The summer heat is ON in northwest Georgia! It’s time for hammock camping.
Two weekends ago myself & two other friends met at Red Top Mountain State park camp grounds to do an over nighter.
We wound up with a nice spot. On top of a small hill right next to the lake in a cove. After setting up – we proceeded to be lazy and watch boats on the lake. I did a little swimming.
A few hours after we were there it was evident some storms were coming right at us. We gathered stuff laying around on the picnic table. I threw any clothes in my hammock & pack under tarp.
The winds came in very strong. Once the lightning started we got into my friends car. We were able to watch our camp site from the car that was about 50yards away.
We decided to take a ride to the store till the storm slowed down. My tarp was getting it hard from the winds & rain. I wasn’t sure if when I returned I’d find my gear in the lake or ripped to shreds.
When we got back to the camp site I looked over at my hammock & it was still there. The tarp was drooping closer to the hammock. As I got closer I noticed the stakes & lines were still holding and when I looked under the tarp – the hammock & everything in it was dry! Needless to say I was a happy camper! :)
This is the first time this gear had taken on these strong winds & that much rain in a short time.
The setup included;
- Warbonnet Outdoors Superfly tarp with built in doors
- Zing-it guy lines
- titanium stakes
- Dutchware tarp flyz attaching tarp ridgeline at each end.

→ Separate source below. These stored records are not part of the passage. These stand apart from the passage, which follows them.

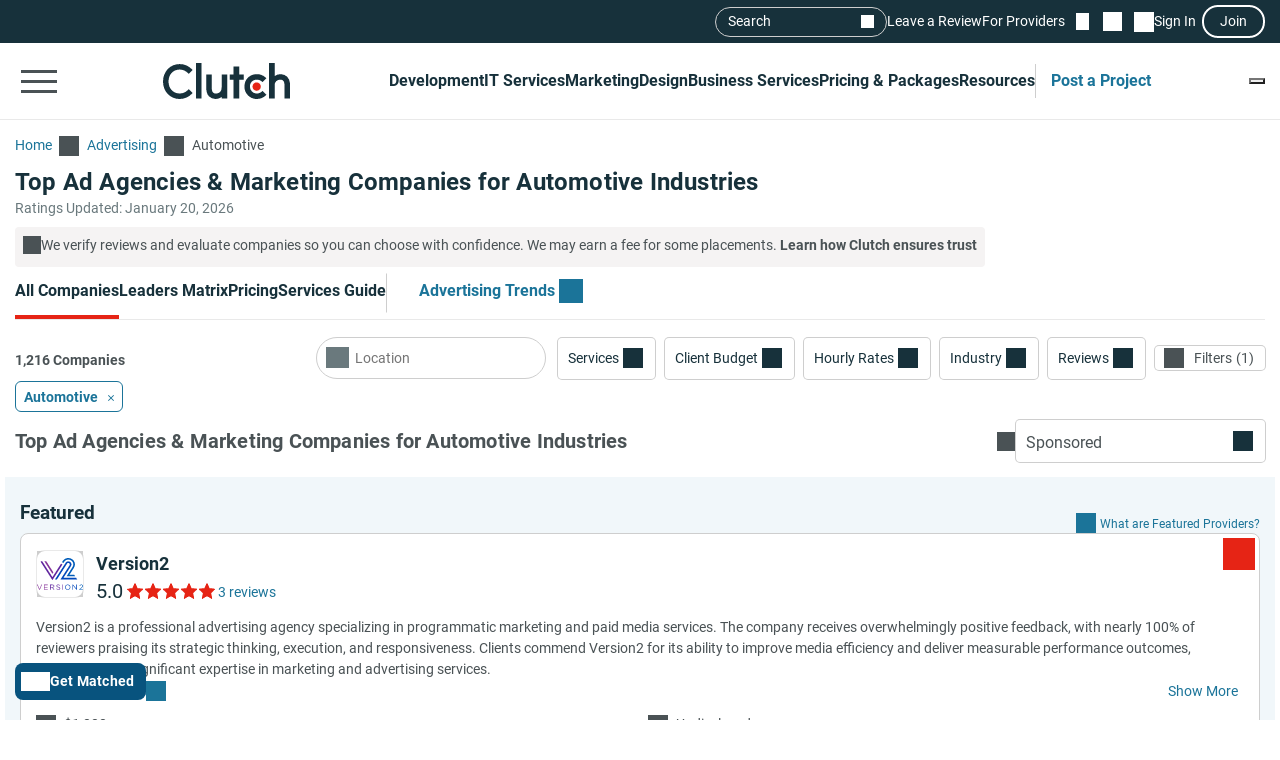

--- FILE ---
content_type: image/svg+xml
request_url: https://img.shgstatic.com/clutch-static-prod/image/scale/50x50/s3fs-public/logos/e81f82d712c618846464b5592f59c5db_1395942526802c82a45f92.svg
body_size: 1693
content:
<svg xmlns="http://www.w3.org/2000/svg" width="822" height="588" viewBox="0 0 822 588" fill="none">
<g clip-path="url(#clip0_1917_35342)">
<path d="M275.029 289.503L132.56 61.6022H166.95L292.225 261.983L275.029 289.503Z" fill="#863399"/>
<path d="M699.679 363.664H472.396L607.631 147.36C615.556 134.636 618.101 119.586 614.72 104.972C611.339 90.3575 602.469 77.9246 589.745 69.9995C563.498 53.6041 528.78 61.6019 512.421 87.8128L321.638 392.747H355.955L537.069 103.263C544.958 90.612 561.68 86.7585 574.331 94.6473C580.439 98.4644 584.729 104.463 586.365 111.479C588 118.532 586.764 125.766 582.947 131.873L420.047 392.71H717.892L699.679 363.591V363.664Z" fill="#0047BA"/>
<path d="M663.253 305.426H581.093L659.763 179.933C676.413 153.286 681.684 121.767 674.595 91.1575C667.506 60.5477 648.966 34.5186 622.318 17.905C595.671 1.25504 564.153 -4.01623 533.543 3.07272C502.933 10.1617 476.904 28.702 460.29 55.3492L447.203 76.0344L471.924 91.4847L484.975 70.7631C497.48 50.7323 517.075 36.7361 540.123 31.4285C563.171 26.1209 586.874 30.0834 606.941 42.5891C648.348 68.4365 660.962 123.149 635.078 164.592L528.599 334.545H681.466L663.253 305.426Z" fill="#005CB9"/>
<path d="M429.788 103.809L275.467 350.795L94.4262 61.6022H60.1084L275.358 405.871L454.509 119.259L429.788 103.809Z" fill="#60269E"/>
</g>
<g clip-path="url(#clip1_1917_35342)">
<path d="M45.2582 568.396L11.8735 487.542H0.0722656L40.4272 582.072H49.8129L90.1678 487.542H78.7752L45.2462 568.396H45.2582ZM135.642 571.748V538.892H186.861V529.242H135.642V497.192H192.906V487.542H125.055V581.411H193.579V571.76H135.654L135.642 571.748Z" fill="#863399"/>
<path d="M308.142 515.566C308.142 498.67 294.863 487.541 274.217 487.541H233.85V581.41H244.449V544.937H271.26L298.48 581.41H311.483L282.653 543.062C297.398 540.382 308.13 531.261 308.13 515.566H308.142ZM244.449 535.407V497.324H273.411C288.566 497.324 297.41 504.294 297.41 515.963C297.41 527.632 287.352 535.407 273.267 535.407H244.437H244.449ZM384.225 529.374C363.579 524.952 358.748 519.989 358.748 511C358.748 502.01 366.523 495.713 378.733 495.713C388.383 495.713 397.108 498.802 405.821 505.904L411.986 497.72C402.468 490.077 392.673 486.183 378.998 486.183C361.163 486.183 348.16 496.915 348.16 511.925C348.16 526.935 358.087 534.458 379.67 539.145C399.379 543.303 404.078 548.266 404.078 557.111C404.078 566.629 395.762 573.202 383.156 573.202C370.549 573.202 360.767 568.78 350.973 559.923L344.399 567.698C355.659 577.757 367.869 582.72 382.747 582.72C401.386 582.72 414.798 572.265 414.798 556.029C414.798 541.548 405.148 533.905 384.225 529.35V529.374ZM454.143 487.529V581.398H464.731V487.541H454.143V487.529Z" fill="#60269E"/>
<path d="M549.31 485.931C520.744 485.931 501.3 508.596 501.3 534.602C501.3 560.608 520.48 583.009 549.033 583.009C577.587 583.009 597.044 560.344 597.044 534.338C597.044 508.332 577.864 485.931 549.31 485.931ZM549.31 573.226C527.859 573.226 512.296 555.801 512.296 534.338C512.296 512.874 527.582 495.713 549.033 495.713C570.485 495.713 586.047 513.151 586.047 534.602C586.047 556.053 570.761 573.214 549.31 573.214V573.226ZM703.567 487.541V562.771L644.429 487.541H634.502V581.41H644.825V504.438L705.442 581.41H713.89V487.541H703.567Z" fill="#0047BA"/>
<path d="M766.131 511.805L758.356 506.181C766.804 493.574 775.661 486.195 792.149 486.195C808.637 486.195 821.244 497.456 821.244 512.886C821.244 526.695 813.997 535.143 797.509 549.492L772.44 571.748H822.193V581.41H756.613V573.226L790.671 543.195C805.02 530.324 810.248 523.077 810.248 513.692C810.248 502.696 801.535 495.725 791.344 495.725C780.612 495.725 773.642 501.362 766.131 511.817" fill="#005CB9"/>
</g>
<defs>
<clipPath id="clip0_1917_35342">
<rect width="701.783" height="405.871" fill="white" transform="translate(60.1084)"/>
</clipPath>
<clipPath id="clip1_1917_35342">
<rect width="822" height="134.596" fill="white" transform="translate(0 452.871)"/>
</clipPath>
</defs>
</svg>


--- FILE ---
content_type: application/javascript
request_url: https://ml314.com/utsync.ashx?pub=&adv=&et=0&eid=93700&ct=js&pi=&fp=&clid=&if=0&ps=&cl=&mlt=&data=&&cp=https%3A%2F%2Fclutch.co%2Fagencies%2Fautomotive-industry%3Fpage%3D7&pv=1768955509825_r21gwvteh&bl=en-us@posix&cb=5009166&return=&ht=&d=&dc=&si=1768955509825_r21gwvteh&cid=Page%207%20-%20Top%20Ad%20Agencies%20%26amp%3B%20Marketing%20Companies%20for%20Automotive%20Industries%20-%20Jan%202026%20Rankings%20%7C%20Clutch.co&s=1280x720&rp=&v=2.8.0.252
body_size: 690
content:
_ml.setFPI('3658450219393089621');_ml.syncCallback({"es":true,"ds":true});_ml.processTag({ url: 'https://dpm.demdex.net/ibs:dpid=22052&dpuuid=3658450219393089621&redir=', type: 'img' });
_ml.processTag({ url: 'https://idsync.rlcdn.com/395886.gif?partner_uid=3658450219393089621', type: 'img' });
_ml.processTag({ url: 'https://match.adsrvr.org/track/cmf/generic?ttd_pid=d0tro1j&ttd_tpi=1', type: 'img' });
_ml.processTag({ url: 'https://ib.adnxs.com/getuid?https://ml314.com/csync.ashx%3Ffp=$UID%26person_id=3658450219393089621%26eid=2', type: 'img' });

The above is what took the most beating and protected my gear. If it wasn’t for the strength of the Ducth Flyz holding the ridge lines & quality of the Superfly tarp – I’m convinced I would not have had good results in keeping my other gear dry.
- Under the hood was a Warbonnet Blackbird DL
- DIY hammock sock I used for a UQ
- DIY 7oz down sewn through TQ
- Pillow = rain jacket
The attached picture I took with my cell phone after the storms.
Overall I was very pleased with the performance & strength of this gear!